First of all, you are conflating the editorial and typographic element 
known as a caption -- for which editorial and typographic style guides have 
precedence over the HTML spec. Secondly, you are asking authors to insert 
speed bumps into the content of their captions or related prose. Thirdly, 
all of this would seem to entail 'education', which you have already 
indicated is doomed to fail.


>Similarly, instead of:
>
>    "For important images, add a longdesc="" attribute with a link to a
>    page that describes the image."
>...have:
>    "Make sure important images are described in the prose."
>...or:
>    "For important images, add a link to a page that described the image."
>
>This way authors don't have to learn a new technique (longdesc=""), they
>can just continue using the techniques they use every day, like <a
>href="">. This leads to the information being available to everyone, not
>just ATs, _and_ leads to the author _seeing_ the information and thus
>increases the likelihood that the information will be reviewed.

Hmmm. More likely that authors will not include a long description or a 
summary because style guides would prevent them from doing so.

> > [Frankly, the browser vendors could win a lot of good press by stepping
> > up with the big publishers and provide better accessibility for
> > everybody. A well-written table summary could help a lot of people,
> > especially in financial reports.]
>
>I agree entirely. We should make these summaries available to everyone,
>though, not just AT users.

Where 'we' is the browser implementors? I don't disagree.

Browser folks, wanna step up and solve this part of the problem?
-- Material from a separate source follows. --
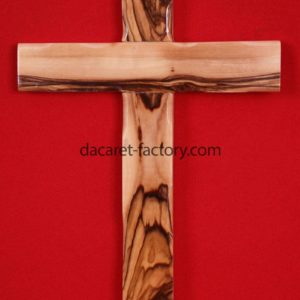 Plain Latin Olive Wood Cross-0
> > > > I could agree that the publishing market has not yet adopted these
> > > > features as fully as the AT market and its supporters would have
> > > > liked.
> > >
> > > The problem isn't so much lack of adoption so much as the
> > > overwhelmingly incorrect use of the features when they _are_ used.
> >
> > Which relative percentages could be overcome tomorrow if the right
> > publishers flip a switch.
>
>Agreed. But will that happen?

I don't know. I am spending my time discussing this in this forum in the 
hope that somebody will flip that switch and bring some helpful data to the 
table.

> > But the technology has not matured due to a social problem, not a
> > technical failure.
>
>If anything, that makes it worse -- social problems are far harder for us
>to fix than technical failures. We can't just ignore the social problems, 
>we need to route around them.

I agree, but trying to force wheel chairs to use the stairs is not helping.
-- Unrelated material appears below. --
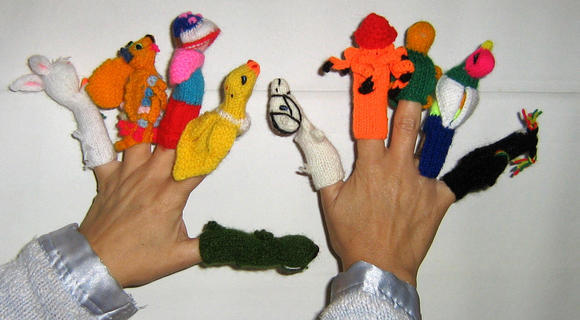 500 Finger puppets, handknitted in Peru,whoelsale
> > > Consider another attribute, like "axis". This is an attribute intended
> > > for accessibility purposes, just like "summary". Is _it_ mature?
> > > Should we keep it? Drop it? Why?
> >
> > Well, that's not fair either. :-) Axix/axes happens to be a favorite of
> > mine and was the subject of a chapter in an SGML book I completed for
> > Yuri Rubinsky in 1997. If browsers today were able to process axis/axes
> > and its use were adopted more widely it would aid the comprehension of
> > tables.
>
>If. :-)

Ya, I know. I have no power to get browsers to do anything. I used to. In 
Panorama, axis/axes was demonstrated. Get a copy of the book that I 
finished with Yuri Rubinsky. I think that it's still available on Amazon.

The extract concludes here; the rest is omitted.